Redevelopment agency gives museum $1 million
With the intention that children within the district will have better access to art and culture, Miami’s Omni Community Redevelopment Agency (CRA) has granted $1 million to the Perez Art Museum Miami (PAMM).
“PAMM has expressed an interest in contributing toward the redevelopment efforts of the Omni CRA and has agreed to develop several new community programs which will enhance, educate, support and provide” a community benefit to the area, according to an agency memo.
“I struggle with this,” said Francis Suarez, city commissioner and CRA board member. The organization has already contributed heavily to museum programming, he said, and a budget presented with the grant request included $245,000 for marketing and publicity. It included $85,000 in advertising agency fees, Mr. Suarez said.
“Let’s back away from the word ‘advertising’,” said Thom Collins, museum director. He said “creative communication” about programming is needed. “People know the museum is open, but these programs take place on an almost-daily basis,” which many might not know, he said.
The museum must get the word out to teachers and students, residents as well as tourists, he added. Half the advertising budget is for hard costs like street banners, wraps for Metromover cars, media events and a disguise for an unattractive pump station, he explained.
“We are screened by an enormous construction site,” Mr. Collins said, referring to the Patricia and Phillip Frost Museum of Science, set for completion next year. “We need to send teams to the neighborhoods, and to invest in social media, television and radio, which is crucial to reaching a young audience.”
The museum is piloting and hopes to make permanent a number of programs to bridge the gap between itself and inner-city kids, he said. PAMM in the Neighborhood brings teachers, activities and art supplies to summer camps and community centers, and offers free museum admission to participants. More than 6,800 children were scheduled to participate this summer. An after-school studio brought 80 children ages 8 through 10 from underserved areas to the museum for art projects, while PAMM Teens offers young people the opportunity to create digital content.

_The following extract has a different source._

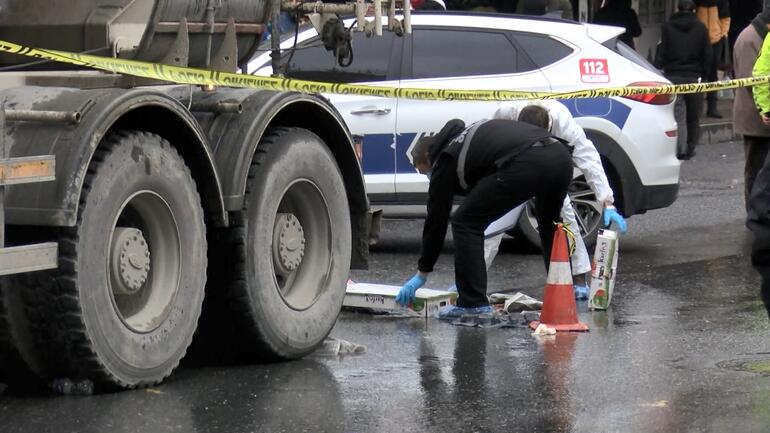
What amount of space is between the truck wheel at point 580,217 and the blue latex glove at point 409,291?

The museum offers free admission on each month’s first Thursday and second Saturday, which includes hands-on activities for kids, and workshops, talks and lectures, performances, films and video shows, according to a memo submitted to the redevelopment agency in support of the grant.
The agency is to receive a credit line in all museum marketing associated with the programs, and its logo is to be prominently used.
“These recognition benefits will help the Omni CRA to meet its goals to eliminate slum and blight through education and by attracting visitors directly into the Omni CRA district, and attracting economic development to the district,” the museum’s memo continued.
Hundreds of children who live near the museum aren’t able to take advantage of it, said Keon Hardemon, city commissioner and CRA board member. “What do you do for children from other areas?”
“We will reach out beyond the CRA,” Mr. Collins said. Some of the teachers and students in the programs come from economically disadvantaged areas, but not necessarily within the Omni CRA, he said.
The programs should be offered first to children in the redevelopment area and then to those in other neighborhoods, Mr. Suarez said, to which Pieter Bockweg, agency executive director, agreed.
The agency will evaluate results of the one-year grant when it expires and then decide whether to renew it, Mr. Bockweg said after the meeting.